Fakat verdiği sözleri yerine getirmesi için ne yapıyoruz?"
Bir benle ne olur?" diyerek işin içinden sıyrılamayız. "Her koyun kendi
bacağından asılır." Herkes ayni şeyi söyler, hiç bir şey yapmazsa, değişen
bir şey olur mu? Tepki göstermememizin nedeni acaba korku mu? Kooperatif, oda, sendika,
belediye başkanının yüzüne bir şey söylersek bizim işimizi hiç yapmaz diye mi düşünüyoruz?

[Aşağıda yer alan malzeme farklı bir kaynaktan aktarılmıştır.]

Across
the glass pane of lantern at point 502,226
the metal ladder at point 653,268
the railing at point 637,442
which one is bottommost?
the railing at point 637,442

Günümüzde yeni partilerin kurulması için çalışmalar var. Hep denir ki "BİZ
TABANDAN ÖRGÜTLENİYORUZ" Tabandan örgütlenme nasıl olur? Tavanda örgütlenme
nasıl olur? Biz hep tepeden örgütleniyoruz. Dikkat edin partileri kim kuruyor? Kimler
kurucu üye oluyor? Taban denilen kesimden hiç kurucu üye olduğunu gördünüz mü? Hiç
dar gelirli, Küçük esnaf, küçük çiftçiden kurucu gördünüz mü? Tepelerde
birileri partiyi kuruyor. Diyor ki "ANADOLU'YU GEZDİM, NABIZ YOKLADIM" işte
tabandan örgütlenme dedikleri bu.
CHP den ayrılanlar Erdal İNÖNÜ' yü genel başkan yapmak istiyorlar. Neden? Eğer
tabandan örgütlenseler, partinin ilkeleri olsa, bu ilkeler halkın büyük kesiminin
beklentileri doğrultusunda olsa, genel başkanın kim olacağı o kadar önemli olur mu?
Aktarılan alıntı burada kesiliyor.